Он отвернулся и выдавил:
– В коме.
– Она в больнице?
– Да. В Пироговке.
– Нужно немедленно ехать к ней! – воскликнул я. Почему-то я верил, что стоит нам только появиться в палате, как бабушка сразу выйдет из комы, выздоровеет, и всё будет, как раньше.
– Нельзя, – сказал дядя. – Она в очень тяжёлом состоянии. Ожоги по всему телу. Пыталась спасти из огня полки с книгами. Ей даже удалось спасти некоторые.
– Но мы же нужны ей! Мы же должны её увидеть.
– К ней не пускают, – устало произнёс Гриша. – Она не в сознании. И даже если…
Он умолк.
– Она приходила в себя? – спросил я.
– Да. Ненадолго.
– Сказала что-нибудь?
– Три слова: Вася, книги, университет.
Эти слова калёным железом обжигали моё сознание на всём протяжении от ушей к сердцу и до кончиков пальцев. Бабушка. Пожар. Кома. Многочисленные ожоги. Три слова. Она произнесла моё имя.
Есть ситуации, когда человеку хочется плакать, но он до того обескуражен, что не может даже придать лицу серьёзное выражение: просто застывает с глупым видом, не понимая, что дальше делать, думать и чувствовать. Такое происходит в самых скверных ситуациях, и эта ситуация была как раз такой.

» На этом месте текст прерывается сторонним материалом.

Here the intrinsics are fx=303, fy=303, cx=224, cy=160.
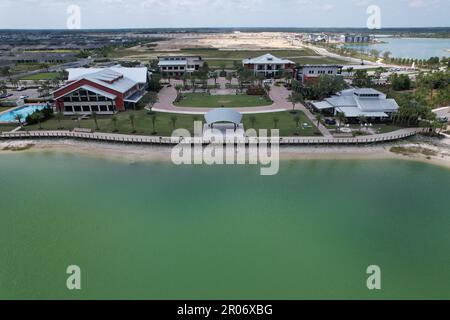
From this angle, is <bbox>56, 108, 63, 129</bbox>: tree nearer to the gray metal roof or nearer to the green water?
the green water

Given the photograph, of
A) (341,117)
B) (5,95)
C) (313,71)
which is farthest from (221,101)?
(5,95)

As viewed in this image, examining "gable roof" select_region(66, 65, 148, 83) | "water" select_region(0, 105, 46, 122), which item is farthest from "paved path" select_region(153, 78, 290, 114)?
"water" select_region(0, 105, 46, 122)

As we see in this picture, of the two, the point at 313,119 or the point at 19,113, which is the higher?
the point at 19,113

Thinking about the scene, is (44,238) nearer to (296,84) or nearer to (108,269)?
(108,269)

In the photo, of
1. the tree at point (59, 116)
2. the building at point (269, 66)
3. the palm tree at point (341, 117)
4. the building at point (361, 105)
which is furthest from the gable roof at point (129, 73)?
the palm tree at point (341, 117)

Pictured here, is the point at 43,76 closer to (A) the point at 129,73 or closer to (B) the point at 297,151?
(A) the point at 129,73
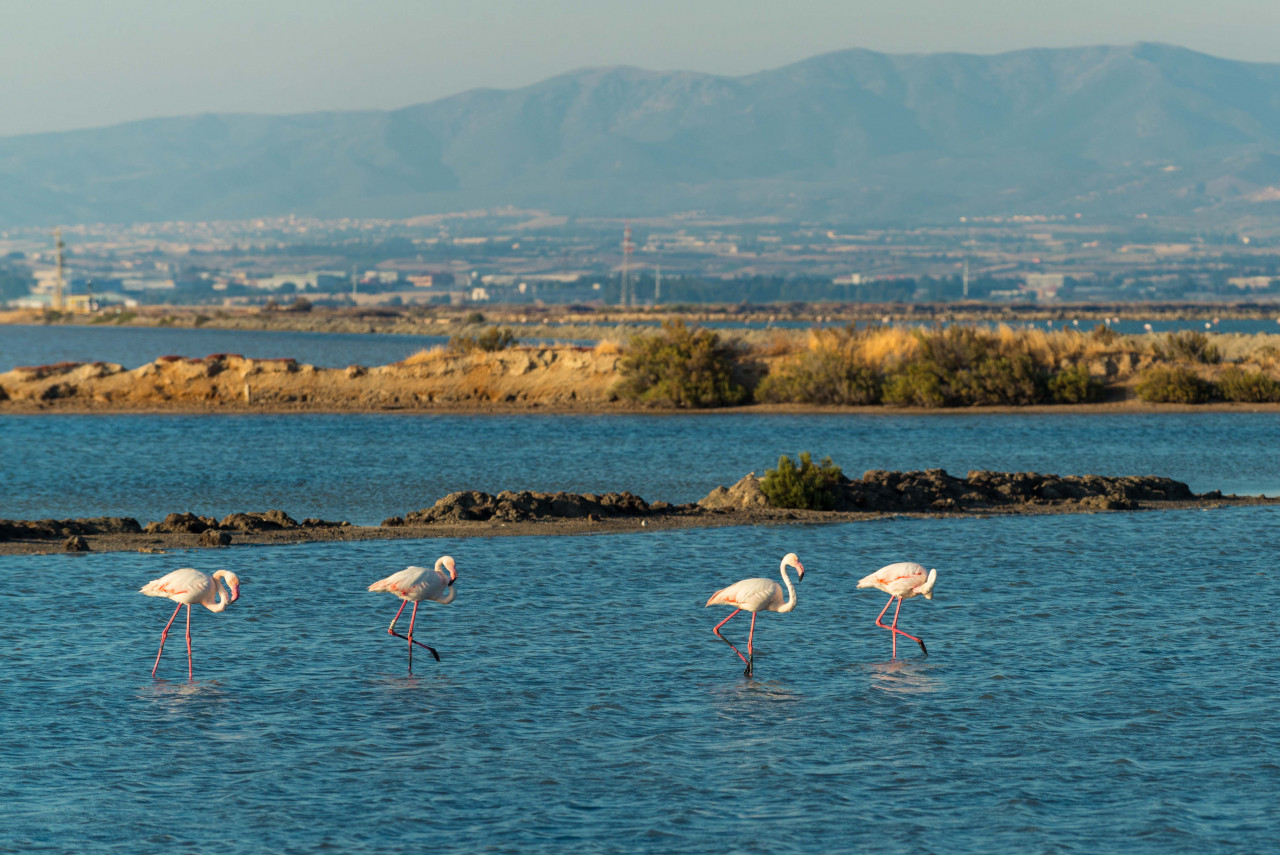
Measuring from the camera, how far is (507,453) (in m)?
31.8

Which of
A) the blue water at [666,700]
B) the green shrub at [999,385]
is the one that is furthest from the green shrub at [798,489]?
the green shrub at [999,385]

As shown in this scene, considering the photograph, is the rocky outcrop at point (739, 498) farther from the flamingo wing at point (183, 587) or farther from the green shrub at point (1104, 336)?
the green shrub at point (1104, 336)

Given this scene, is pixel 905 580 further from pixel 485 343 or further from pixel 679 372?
pixel 485 343

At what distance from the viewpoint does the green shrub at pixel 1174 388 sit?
42312 millimetres

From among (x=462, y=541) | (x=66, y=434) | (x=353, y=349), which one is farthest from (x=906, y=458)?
(x=353, y=349)

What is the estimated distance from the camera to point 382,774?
10.2 meters

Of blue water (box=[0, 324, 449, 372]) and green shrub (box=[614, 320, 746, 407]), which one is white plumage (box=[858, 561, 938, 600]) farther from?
blue water (box=[0, 324, 449, 372])

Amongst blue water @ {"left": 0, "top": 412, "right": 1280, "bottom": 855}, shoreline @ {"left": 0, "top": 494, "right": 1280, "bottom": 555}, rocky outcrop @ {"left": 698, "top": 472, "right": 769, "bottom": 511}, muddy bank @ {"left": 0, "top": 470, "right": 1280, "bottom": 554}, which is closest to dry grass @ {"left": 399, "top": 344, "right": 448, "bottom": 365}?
muddy bank @ {"left": 0, "top": 470, "right": 1280, "bottom": 554}

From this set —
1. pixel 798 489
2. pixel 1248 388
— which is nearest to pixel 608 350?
pixel 1248 388

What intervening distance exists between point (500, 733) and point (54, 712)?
349 centimetres

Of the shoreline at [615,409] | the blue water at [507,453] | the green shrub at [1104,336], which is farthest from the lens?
the green shrub at [1104,336]

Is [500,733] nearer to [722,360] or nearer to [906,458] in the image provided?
[906,458]

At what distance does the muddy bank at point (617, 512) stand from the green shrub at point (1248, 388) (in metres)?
20.0

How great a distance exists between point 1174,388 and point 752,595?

– Ладно, поехали, – сказал дядя.
– Куда?
– Куда-нибудь.
В первый раз в жизни мы с дядей пошли в ресторан вдвоём: обычно мы ходили туда вместе с его друзьями, когда Гриша забирал меня со Светлогорского проезда и впускал ненадолго в свою жизнь. Мы поехали в мексиканский ресторан на Большой Якиманке, названный в честь известного революционера. Ни мне, ни Грише особенно не хотелось есть, поэтому просто выпили по коктейлю в полном молчании.